Pero en mi experiencia en estas lides, la génesis de todo esto se sitúa en la enseñanza y formación de los pupilos o aprendices de las ciencias, por parte de sus encumbrados maestros, que antes de sembrarles la sed de un Nobel, deberían darles lecciones de agradecimiento, humildad, solidaridad, honestidad, compañerismo, ética y respeto hacia los demás simples mortales.
Desde luego, superar el egocentrismo académico no es algo simple de hacer, y esto tiene una explicación, que se centra en la búsqueda misma del conocimiento, que para algunos es una forma, según ellos, de tener poder: económico, social, hasta político, dentro de un país, donde a la mayoría de la gente no le interesa profundizar en temas científicos, culturales o tecnológicos. Por otra parte, la idea de que los pupilos (o discípulos) se parezcan a sus maestros, proviene de la creencia de que el maestro debe ser un guía, un modelo a seguir, y que el discípulo, al seguir sus enseñanzas, llega a internalizar esas mismas ideas y comportamientos, hasta el punto de ser como su mentor.

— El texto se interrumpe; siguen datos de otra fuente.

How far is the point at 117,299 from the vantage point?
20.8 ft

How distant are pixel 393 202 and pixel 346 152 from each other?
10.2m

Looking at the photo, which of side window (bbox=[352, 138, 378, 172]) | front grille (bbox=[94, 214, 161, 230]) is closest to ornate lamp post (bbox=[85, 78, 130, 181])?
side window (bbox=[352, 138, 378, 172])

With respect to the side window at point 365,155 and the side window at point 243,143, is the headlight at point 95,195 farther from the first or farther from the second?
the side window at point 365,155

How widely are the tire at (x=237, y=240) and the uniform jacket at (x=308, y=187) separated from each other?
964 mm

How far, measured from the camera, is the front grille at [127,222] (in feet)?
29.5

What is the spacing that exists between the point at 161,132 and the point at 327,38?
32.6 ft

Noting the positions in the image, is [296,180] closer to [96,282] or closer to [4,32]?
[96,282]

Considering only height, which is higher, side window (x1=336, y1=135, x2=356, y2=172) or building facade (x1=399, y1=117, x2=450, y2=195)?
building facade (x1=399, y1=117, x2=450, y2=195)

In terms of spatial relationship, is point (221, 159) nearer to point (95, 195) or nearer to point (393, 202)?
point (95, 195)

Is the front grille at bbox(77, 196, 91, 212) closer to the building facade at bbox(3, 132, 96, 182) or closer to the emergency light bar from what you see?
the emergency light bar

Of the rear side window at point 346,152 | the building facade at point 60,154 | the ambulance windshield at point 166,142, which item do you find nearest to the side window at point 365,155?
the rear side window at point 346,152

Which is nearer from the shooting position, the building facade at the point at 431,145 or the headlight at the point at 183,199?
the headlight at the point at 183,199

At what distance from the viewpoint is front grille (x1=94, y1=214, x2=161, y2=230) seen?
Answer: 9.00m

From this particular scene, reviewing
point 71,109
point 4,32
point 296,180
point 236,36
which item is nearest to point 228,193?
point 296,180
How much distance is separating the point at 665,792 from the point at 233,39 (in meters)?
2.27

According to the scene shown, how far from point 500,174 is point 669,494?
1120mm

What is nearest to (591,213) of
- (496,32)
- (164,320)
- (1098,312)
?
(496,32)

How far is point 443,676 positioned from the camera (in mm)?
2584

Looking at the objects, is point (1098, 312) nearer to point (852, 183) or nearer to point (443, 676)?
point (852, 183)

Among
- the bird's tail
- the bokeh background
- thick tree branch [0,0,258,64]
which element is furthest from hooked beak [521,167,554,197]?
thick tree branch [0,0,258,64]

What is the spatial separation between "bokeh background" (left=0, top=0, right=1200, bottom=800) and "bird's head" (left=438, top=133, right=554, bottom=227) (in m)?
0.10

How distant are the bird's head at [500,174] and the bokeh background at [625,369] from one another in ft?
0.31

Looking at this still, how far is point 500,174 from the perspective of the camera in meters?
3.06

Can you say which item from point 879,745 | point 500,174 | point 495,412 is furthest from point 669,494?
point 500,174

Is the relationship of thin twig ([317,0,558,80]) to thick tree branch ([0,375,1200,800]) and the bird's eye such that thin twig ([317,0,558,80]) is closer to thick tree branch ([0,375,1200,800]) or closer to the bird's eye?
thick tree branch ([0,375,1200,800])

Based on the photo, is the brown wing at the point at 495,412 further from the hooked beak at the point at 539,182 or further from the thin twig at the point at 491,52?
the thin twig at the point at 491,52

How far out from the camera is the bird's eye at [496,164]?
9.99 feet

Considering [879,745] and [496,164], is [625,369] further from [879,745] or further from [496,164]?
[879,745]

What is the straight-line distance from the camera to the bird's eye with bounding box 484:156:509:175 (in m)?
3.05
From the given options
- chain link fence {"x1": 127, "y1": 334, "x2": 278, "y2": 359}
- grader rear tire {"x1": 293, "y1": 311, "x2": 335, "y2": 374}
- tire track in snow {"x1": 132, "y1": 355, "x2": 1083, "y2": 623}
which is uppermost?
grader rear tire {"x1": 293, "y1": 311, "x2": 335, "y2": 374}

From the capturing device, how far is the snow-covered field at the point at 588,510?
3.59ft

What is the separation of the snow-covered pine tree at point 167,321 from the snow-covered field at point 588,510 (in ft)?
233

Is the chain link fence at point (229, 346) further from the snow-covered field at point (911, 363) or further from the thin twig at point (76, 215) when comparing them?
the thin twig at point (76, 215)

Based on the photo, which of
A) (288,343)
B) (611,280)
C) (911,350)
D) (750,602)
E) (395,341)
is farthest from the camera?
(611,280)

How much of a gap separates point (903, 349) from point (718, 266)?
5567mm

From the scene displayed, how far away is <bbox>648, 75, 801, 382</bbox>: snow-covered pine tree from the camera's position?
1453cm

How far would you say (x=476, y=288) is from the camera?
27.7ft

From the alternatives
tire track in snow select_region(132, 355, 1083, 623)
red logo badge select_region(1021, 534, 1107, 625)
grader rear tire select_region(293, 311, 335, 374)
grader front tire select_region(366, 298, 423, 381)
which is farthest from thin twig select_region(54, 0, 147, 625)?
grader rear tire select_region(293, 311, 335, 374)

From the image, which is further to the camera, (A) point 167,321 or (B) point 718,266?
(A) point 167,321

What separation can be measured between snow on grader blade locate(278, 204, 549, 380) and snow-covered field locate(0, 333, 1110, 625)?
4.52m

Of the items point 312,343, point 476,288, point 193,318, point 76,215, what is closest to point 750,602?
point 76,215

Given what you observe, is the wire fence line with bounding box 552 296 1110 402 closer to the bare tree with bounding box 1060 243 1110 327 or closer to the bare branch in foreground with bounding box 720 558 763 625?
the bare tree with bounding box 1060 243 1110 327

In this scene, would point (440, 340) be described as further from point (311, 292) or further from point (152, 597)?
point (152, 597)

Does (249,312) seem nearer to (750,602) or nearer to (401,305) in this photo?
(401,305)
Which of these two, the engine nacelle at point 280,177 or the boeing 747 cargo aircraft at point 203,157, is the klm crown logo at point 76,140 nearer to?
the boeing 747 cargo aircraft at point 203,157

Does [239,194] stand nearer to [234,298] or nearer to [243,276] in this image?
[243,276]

Y es precisamente por lo anterior que quiero mostrar, con tristeza, una singular manada que está proliferándose por pasillos y espacios académicos de nuestra ciudad: los ‘levitadores’, aquellos con tantos títulos como pergaminos pueda haber, antes de los 40 años, pero sin educación y urbanidad, ya que, para ellos, contestar un teléfono, devolver un mensaje, o ser amables en definitiva les restaría altura, en sus vuelos imaginarios hacia firmamentos académicos estratosféricos. Hay que recordarles a estos ‘intelectualoides’ que, aun respirando, somos alimentos para gusanos y nuestra fragilidad humana nos puede reducir en un instante, incluso a una situación de discapacidad que nos pondría en total indefensión; la humildad del aprendiz es la virtud más grande que puede transmitirle un maestro a sus discípulos, la cual, él jamás deberá perder. Reconocernos: pequeños, falibles, limitados, imperfectos es lo que hace grande a un académico, científico o profesor. Simples mortales con los pies sobre la tierra.